- **WHAT TO PRODUCE**: Give back the entire listing below, unaltered.

##########

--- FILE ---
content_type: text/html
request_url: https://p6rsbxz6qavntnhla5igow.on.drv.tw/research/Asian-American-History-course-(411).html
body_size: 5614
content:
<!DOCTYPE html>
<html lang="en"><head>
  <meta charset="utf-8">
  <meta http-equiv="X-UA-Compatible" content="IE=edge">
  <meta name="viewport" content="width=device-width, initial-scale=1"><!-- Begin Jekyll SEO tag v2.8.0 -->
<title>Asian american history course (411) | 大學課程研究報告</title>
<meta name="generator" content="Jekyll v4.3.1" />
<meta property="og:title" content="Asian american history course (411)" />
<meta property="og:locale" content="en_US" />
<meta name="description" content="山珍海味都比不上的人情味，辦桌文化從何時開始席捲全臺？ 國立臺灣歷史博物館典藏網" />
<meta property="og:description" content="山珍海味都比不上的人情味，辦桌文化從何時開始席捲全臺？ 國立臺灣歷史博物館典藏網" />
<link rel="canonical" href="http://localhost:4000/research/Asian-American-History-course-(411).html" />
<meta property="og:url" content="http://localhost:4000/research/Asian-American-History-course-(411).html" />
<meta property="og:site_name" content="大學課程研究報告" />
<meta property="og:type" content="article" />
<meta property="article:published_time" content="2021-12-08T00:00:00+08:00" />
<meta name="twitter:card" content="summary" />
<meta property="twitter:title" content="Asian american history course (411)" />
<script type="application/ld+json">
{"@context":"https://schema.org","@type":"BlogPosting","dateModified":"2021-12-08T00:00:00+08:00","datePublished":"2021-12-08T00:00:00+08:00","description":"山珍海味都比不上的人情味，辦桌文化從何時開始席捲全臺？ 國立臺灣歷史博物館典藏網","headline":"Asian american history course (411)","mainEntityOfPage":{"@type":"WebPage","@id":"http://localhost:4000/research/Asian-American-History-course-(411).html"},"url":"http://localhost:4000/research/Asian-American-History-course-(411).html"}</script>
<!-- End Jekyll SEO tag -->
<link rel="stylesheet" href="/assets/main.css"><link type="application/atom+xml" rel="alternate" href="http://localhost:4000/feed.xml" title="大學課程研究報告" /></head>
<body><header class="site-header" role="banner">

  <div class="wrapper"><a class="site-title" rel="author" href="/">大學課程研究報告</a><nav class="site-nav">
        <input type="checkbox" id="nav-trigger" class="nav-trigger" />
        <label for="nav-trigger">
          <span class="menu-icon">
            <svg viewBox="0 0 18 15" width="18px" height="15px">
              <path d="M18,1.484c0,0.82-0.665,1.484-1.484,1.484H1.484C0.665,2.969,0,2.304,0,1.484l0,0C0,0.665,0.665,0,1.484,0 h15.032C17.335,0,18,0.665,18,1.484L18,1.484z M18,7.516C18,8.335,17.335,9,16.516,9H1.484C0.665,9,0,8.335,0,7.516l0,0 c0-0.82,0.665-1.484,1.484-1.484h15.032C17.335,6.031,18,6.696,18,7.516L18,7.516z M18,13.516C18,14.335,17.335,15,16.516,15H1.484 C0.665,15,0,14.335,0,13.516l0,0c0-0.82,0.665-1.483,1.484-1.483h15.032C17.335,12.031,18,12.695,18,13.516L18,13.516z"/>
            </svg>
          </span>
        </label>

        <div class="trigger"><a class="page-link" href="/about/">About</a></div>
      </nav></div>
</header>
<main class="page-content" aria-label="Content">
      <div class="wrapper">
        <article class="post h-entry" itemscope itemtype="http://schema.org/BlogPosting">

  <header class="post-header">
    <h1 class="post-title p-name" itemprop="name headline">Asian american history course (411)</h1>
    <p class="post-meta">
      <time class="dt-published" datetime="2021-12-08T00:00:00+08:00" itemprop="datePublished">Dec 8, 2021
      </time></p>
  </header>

##########

- **SOLUTION**:
--- FILE ---
content_type: text/html
request_url: https://p6rsbxz6qavntnhla5igow.on.drv.tw/research/Asian-American-History-course-(411).html
body_size: 5614
content:
<!DOCTYPE html>
<html lang="en"><head>
  <meta charset="utf-8">
  <meta http-equiv="X-UA-Compatible" content="IE=edge">
  <meta name="viewport" content="width=device-width, initial-scale=1"><!-- Begin Jekyll SEO tag v2.8.0 -->
<title>Asian american history course (411) | 大學課程研究報告</title>
<meta name="generator" content="Jekyll v4.3.1" />
<meta property="og:title" content="Asian american history course (411)" />
<meta property="og:locale" content="en_US" />
<meta name="description" content="山珍海味都比不上的人情味，辦桌文化從何時開始席捲全臺？ 國立臺灣歷史博物館典藏網" />
<meta property="og:description" content="山珍海味都比不上的人情味，辦桌文化從何時開始席捲全臺？ 國立臺灣歷史博物館典藏網" />
<link rel="canonical" href="http://localhost:4000/research/Asian-American-History-course-(411).html" />
<meta property="og:url" content="http://localhost:4000/research/Asian-American-History-course-(411).html" />
<meta property="og:site_name" content="大學課程研究報告" />
<meta property="og:type" content="article" />
<meta property="article:published_time" content="2021-12-08T00:00:00+08:00" />
<meta name="twitter:card" content="summary" />
<meta property="twitter:title" content="Asian american history course (411)" />
<script type="application/ld+json">
{"@context":"https://schema.org","@type":"BlogPosting","dateModified":"2021-12-08T00:00:00+08:00","datePublished":"2021-12-08T00:00:00+08:00","description":"山珍海味都比不上的人情味，辦桌文化從何時開始席捲全臺？ 國立臺灣歷史博物館典藏網","headline":"Asian american history course (411)","mainEntityOfPage":{"@type":"WebPage","@id":"http://localhost:4000/research/Asian-American-History-course-(411).html"},"url":"http://localhost:4000/research/Asian-American-History-course-(411).html"}</script>
<!-- End Jekyll SEO tag -->
<link rel="stylesheet" href="/assets/main.css"><link type="application/atom+xml" rel="alternate" href="http://localhost:4000/feed.xml" title="大學課程研究報告" /></head>
<body><header class="site-header" role="banner">

  <div class="wrapper"><a class="site-title" rel="author" href="/">大學課程研究報告</a><nav class="site-nav">
        <input type="checkbox" id="nav-trigger" class="nav-trigger" />
        <label for="nav-trigger">
          <span class="menu-icon">
            <svg viewBox="0 0 18 15" width="18px" height="15px">
              <path d="M18,1.484c0,0.82-0.665,1.484-1.484,1.484H1.484C0.665,2.969,0,2.304,0,1.484l0,0C0,0.665,0.665,0,1.484,0 h15.032C17.335,0,18,0.665,18,1.484L18,1.484z M18,7.516C18,8.335,17.335,9,16.516,9H1.484C0.665,9,0,8.335,0,7.516l0,0 c0-0.82,0.665-1.484,1.484-1.484h15.032C17.335,6.031,18,6.696,18,7.516L18,7.516z M18,13.516C18,14.335,17.335,15,16.516,15H1.484 C0.665,15,0,14.335,0,13.516l0,0c0-0.82,0.665-1.483,1.484-1.483h15.032C17.335,12.031,18,12.695,18,13.516L18,13.516z"/>
            </svg>
          </span>
        </label>

        <div class="trigger"><a class="page-link" href="/about/">About</a></div>
      </nav></div>
</header>
<main class="page-content" aria-label="Content">
      <div class="wrapper">
        <article class="post h-entry" itemscope itemtype="http://schema.org/BlogPosting">

  <header class="post-header">
    <h1 class="post-title p-name" itemprop="name headline">Asian american history course (411)</h1>
    <p class="post-meta">
      <time class="dt-published" datetime="2021-12-08T00:00:00+08:00" itemprop="datePublished">Dec 8, 2021
      </time></p>
  </header>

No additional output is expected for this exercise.